▶ **Work instruction**: Please give back an exact reproduction of the lines from the one with "this 450×600 image." through the end of the entries below, and no others.

▶ **Extracted entries**:
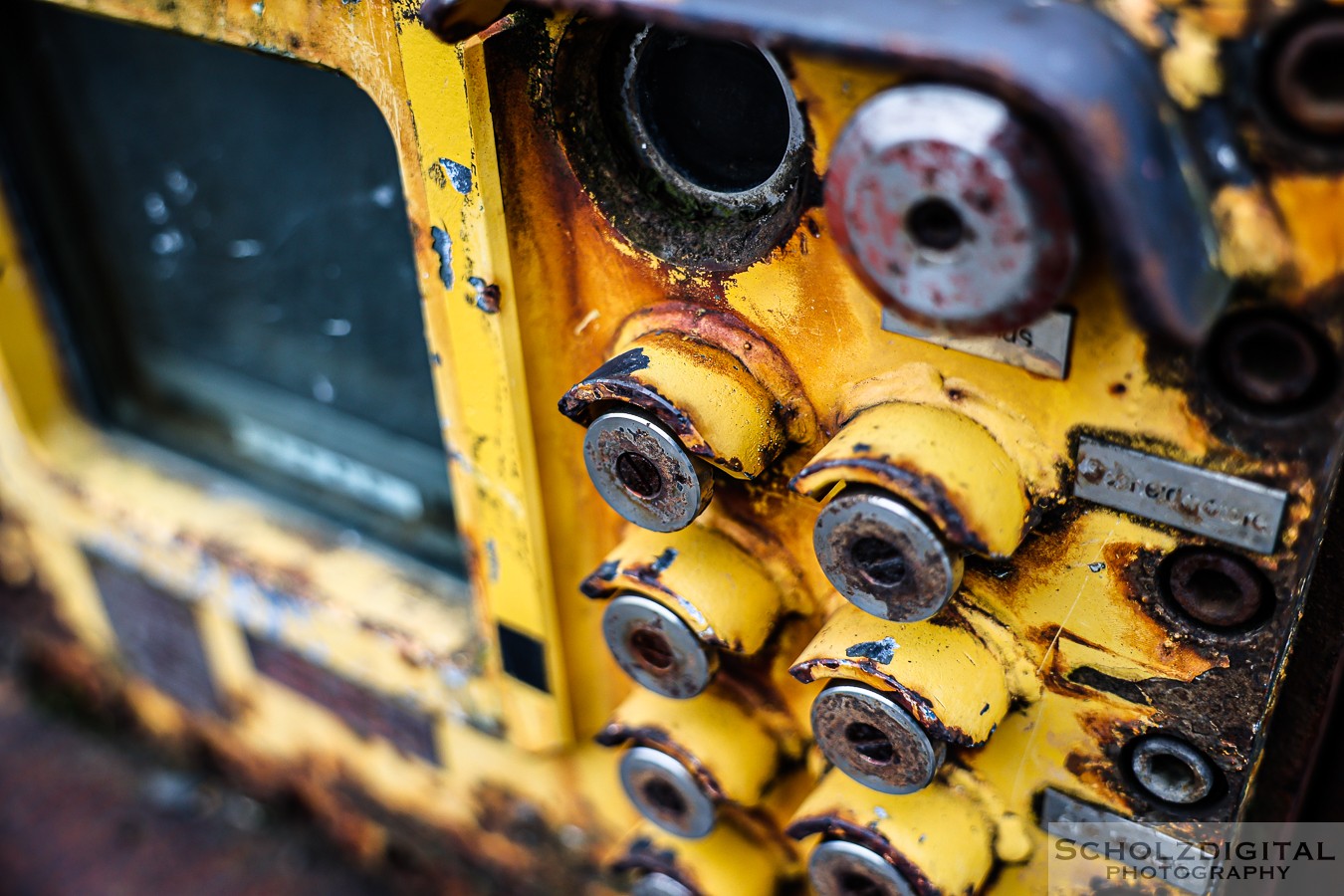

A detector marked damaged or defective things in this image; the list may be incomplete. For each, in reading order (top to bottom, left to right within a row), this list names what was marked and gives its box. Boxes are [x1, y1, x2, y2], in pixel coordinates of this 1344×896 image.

rusty bolt [419, 0, 508, 44]
rusty bolt [1263, 11, 1344, 138]
blue paint chip [440, 158, 473, 194]
rusty metal surface [521, 0, 1231, 343]
rusty bolt [822, 84, 1075, 334]
blue paint chip [432, 225, 454, 289]
rusty bolt [1210, 310, 1333, 416]
rusty bolt [585, 413, 720, 532]
rusty bolt [811, 491, 962, 623]
rusty bolt [1156, 548, 1268, 631]
rusty bolt [604, 596, 720, 698]
blue paint chip [843, 636, 897, 666]
rusty bolt [618, 747, 720, 837]
rusty bolt [806, 682, 946, 794]
rusty bolt [1129, 736, 1226, 805]
rusty bolt [628, 875, 693, 896]
rusty bolt [806, 843, 914, 896]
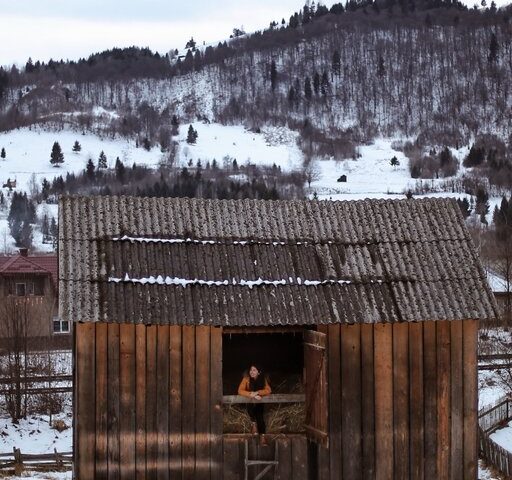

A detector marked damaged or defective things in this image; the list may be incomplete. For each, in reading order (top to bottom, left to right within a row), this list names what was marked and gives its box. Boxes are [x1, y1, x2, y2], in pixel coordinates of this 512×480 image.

rusty metal roof sheet [58, 196, 498, 326]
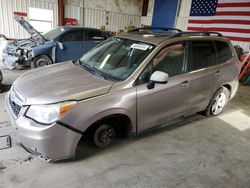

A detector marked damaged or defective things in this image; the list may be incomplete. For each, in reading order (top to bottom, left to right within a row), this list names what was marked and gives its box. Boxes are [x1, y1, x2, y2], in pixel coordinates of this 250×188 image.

damaged front bumper [4, 92, 82, 162]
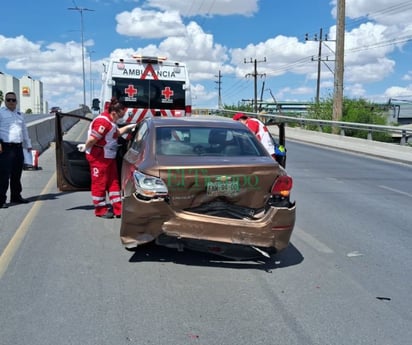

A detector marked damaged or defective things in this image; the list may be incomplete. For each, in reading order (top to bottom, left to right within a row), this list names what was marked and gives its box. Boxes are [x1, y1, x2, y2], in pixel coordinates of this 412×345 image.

damaged brown sedan [117, 116, 294, 258]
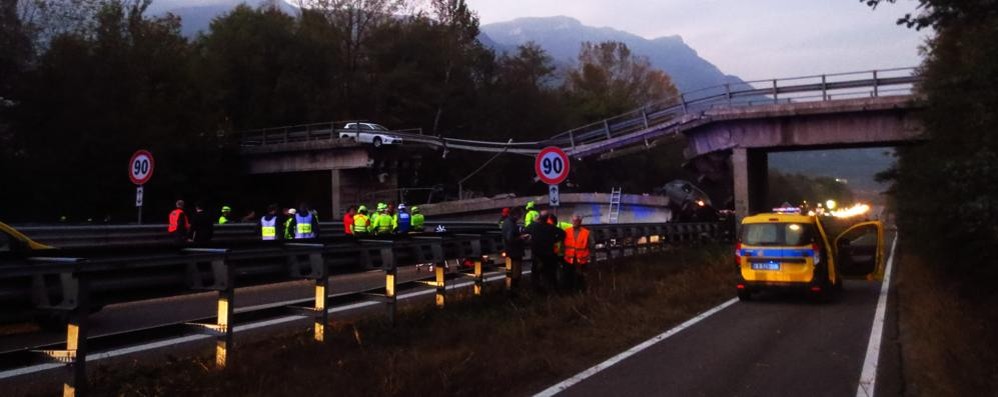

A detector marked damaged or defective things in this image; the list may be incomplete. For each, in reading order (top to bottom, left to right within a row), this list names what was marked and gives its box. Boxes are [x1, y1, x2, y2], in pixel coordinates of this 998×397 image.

crashed truck cab [736, 207, 884, 300]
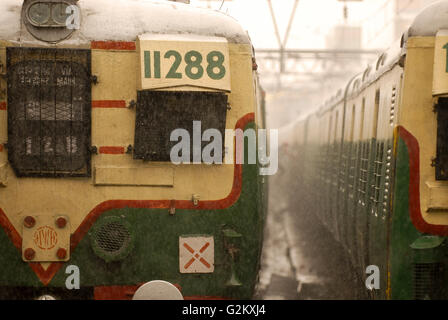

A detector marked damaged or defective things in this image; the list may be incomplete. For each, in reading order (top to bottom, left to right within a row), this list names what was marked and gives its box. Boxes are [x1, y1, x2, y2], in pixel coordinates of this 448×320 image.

rusty metal panel [6, 47, 92, 178]
rusty metal panel [133, 90, 228, 161]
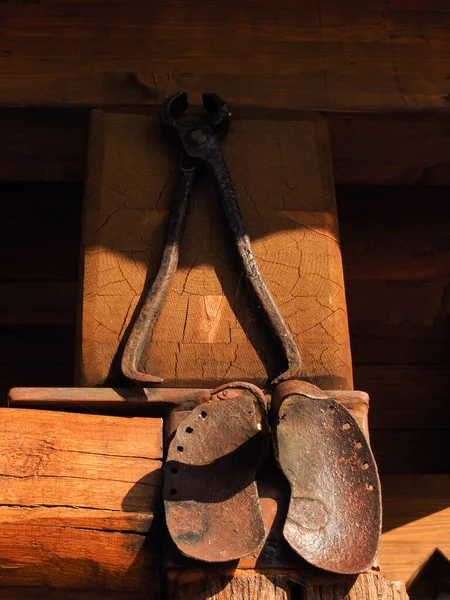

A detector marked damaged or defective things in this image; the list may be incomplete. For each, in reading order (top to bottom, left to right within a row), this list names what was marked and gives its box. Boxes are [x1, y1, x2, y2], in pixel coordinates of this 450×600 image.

rusty metal tong [121, 92, 300, 384]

▶ **Written reply**:
A detector marked damaged or defective things in this image; the list may be incomplete. For each, in reading order (top to bottom, left to right within a row), this list names what was marked and gives its box. Boxes are [x1, y1, x2, y2], in pixel coordinates of this 450×600 image.

rusty metal tong [121, 92, 300, 384]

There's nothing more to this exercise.